§ **CONSIGNES**
A) Répondez aux questions suivantes d'après l'extrait sur les Metsola.
(i) Comment s'appelle le porte-parole de la présidente ?
(ii) Combien de vice-présidents de la Chambre les règles d'éthique visent-elles ?
(iii) Combien de questeurs ces mêmes règles concernent-elles ?
B) Fournissez la suite de l'extrait sur les Metsola, en partant de sa dernière phrase.

Rien n’indique que les Metsola aient cherché à dissimuler des informations. Ukko a rempli les registres de lobbying appropriés, qui étaient accessibles au public. Rien n’indique non plus que Roberta ait enfreint les règles du Parlement — qui, après tout, ne s’appliquaient pas à elle dans cette affaire — ni qu’elle ait utilisé ses pouvoirs officiels pour influencer indûment la législation au nom d’Ukko.
Pourtant, il est indéniable que l’absence d’annonce officielle a protégé la relation entre la présidente du Parlement et un lobbyiste d’être exposée publiquement, alors même qu’Ukko accompagnait sa femme lors de visites officielles, y compris le couronnement du roi Charles III, et que Roberta s’est exprimée à deux reprises au moins en faveur d’une position partagée par le Parlement et l’industrie du transport maritime.
Dans une déclaration, le porte-parole de la présidente, Jüri Laas, a nié que le poste d’Ukko était une information que Roberta devait divulguer.
“Tenter de classer l’emploi de Monsieur Metsola comme soulevant un possible conflit d’intérêts — réel ou perçu — est une erreur”, a-t-il déclaré. “Le fait d’être marié à une personne qui a un emploi ne constitue pas un potentiel conflit d’intérêts selon les règles du Parlement.”
Il a fait valoir que le rôle de Roberta était “différent de celui des titulaires de fonctions mentionnés” dans les règles d’éthique, qui s’appliquent aux 14 vice-présidents de la Chambre, aux cinq questeurs — députés européens responsables des questions administratives et financières — et aux présidents et vice-présidents des commissions parlementaires.
“La présidente représente les intérêts du Parlement européen en tant qu’institution”, a déclaré Laas. Les nouvelles règles visent les postes “liés à un portefeuille ou à un dossier spécifique” et donc à “un risque accru de conflits d’intérêts potentiels”.
L’exemple des Metsola met en évidence les limites des règles de transparence du Parlement, qui laissent en grande partie aux législateurs le soin de gérer leurs affaires et leurs conflits en privé.
Roberta est l’une des personnes les plus influentes de Bruxelles, le visage politique du Parlement et son centre de pouvoir administratif. Tout au long de sa carrière, elle s’est présentée comme une championne de la transparence, exigeant des efforts accrus pour remédier à l’image négative que le public a de Bruxelles. Mais lorsqu’il s’agit de ses propres affaires, elle a refusé de donner l’exemple.
Depuis près de quatre ans que Metsola occupe les fonctions de présidente ou de vice-présidente, peu de médias ont mentionné le poste d’Ukko. Et ils sont encore moins nombreux à avoir soulevé un quelconque problème. Sur les 14 eurodéputés, sources au sein des institutions européennes et militants anticorruption avec lesquels POLITICO s’est entretenu pour cet article — des personnes qui auraient sans doute dû être au courant — seuls deux savaient que le premier homme du Parlement travaillait pour le compte de l’industrie du tourisme.
Aucun d’entre eux n’avait remarqué l’exemption présidentielle dans le code de conduite que les membres du Parlementaire se sont engagés à respecter.

§ **EXTRAIT DES DONNÉES**

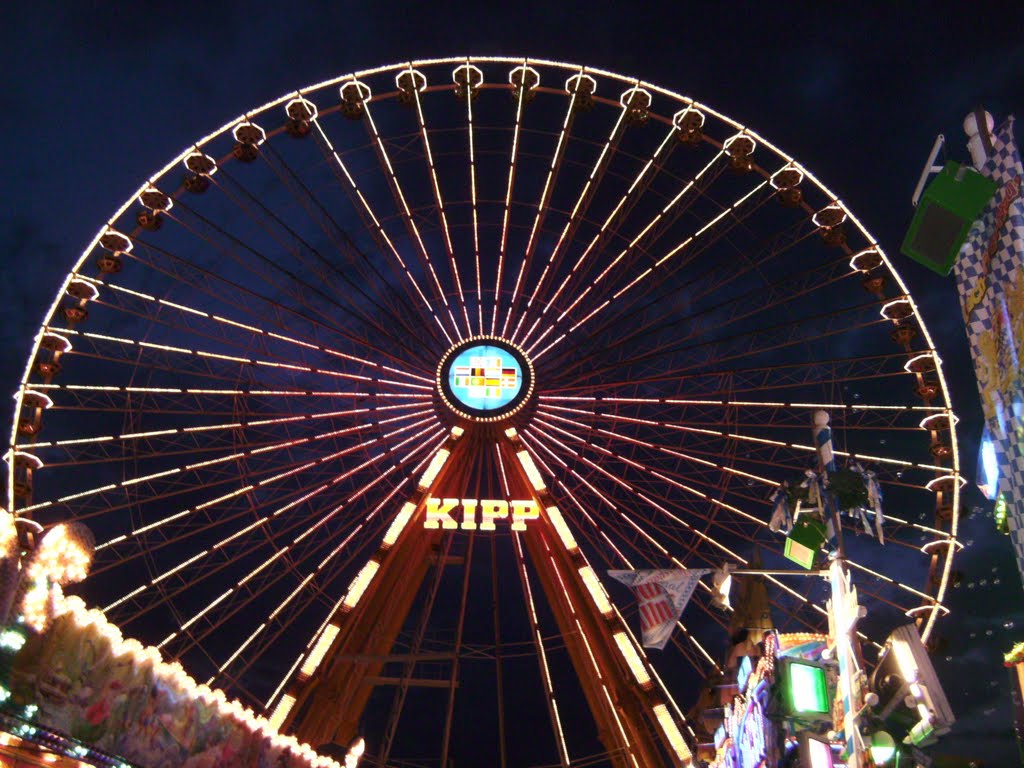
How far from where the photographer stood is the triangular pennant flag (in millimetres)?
17016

§ **RÉPONSES PAR TÂCHE**
A)
(i) Jüri Laas.
(ii) 14.
(iii) Cinq.

B)
L’exemption est “une faille que nous devrions refermer”, a considéré Tiemo Wölken, un eurodéputé du groupe socialiste, rival du Parti populaire européen (PPE) de Roberta, lorsqu’on la lui a fait remarquer.
Malgré l’affirmation de Laas selon laquelle le travail d’Ukko ne créait aucun conflit potentiel, le couple était parfaitement conscient de la nécessité de prendre des mesures pour résoudre le problème, a confié Ukko à POLITICO.
Les Metsola avaient une “muraille de Chine” en ce qui concerne le travail de l’autre, a-t-il indiqué. Depuis que Roberta est devenue présidente, Ukko a cessé de faire directement du lobbying auprès des députés européens “afin d’éviter même toute impression d’irrégularité”, a-t-il assuré, ajoutant que Royal Caribbean avait désormais engagé une personne supplémentaire pour s’occuper du Parlement.
“J’aime à croire que nous avons très bien géré la situation”, a lancé Ukko.
L’ascension des Metsola au sommet de la montagne bruxelloise a pris deux décennies, mais l’objectif était clair dès le départ.
Tous deux ont été formés pour gouverner dans des établissements d’élite. La future présidente a fait ses études au Collège d’Europe, l’école de Bruges qui alimente la machine bruxelloise. Ukko, originaire de Finlande, a fréquenté la Kennedy School of Government de Harvard et fait encore régulièrement mettre à jour la section “que sont-ils devenus ?” du magazine des anciens élèves.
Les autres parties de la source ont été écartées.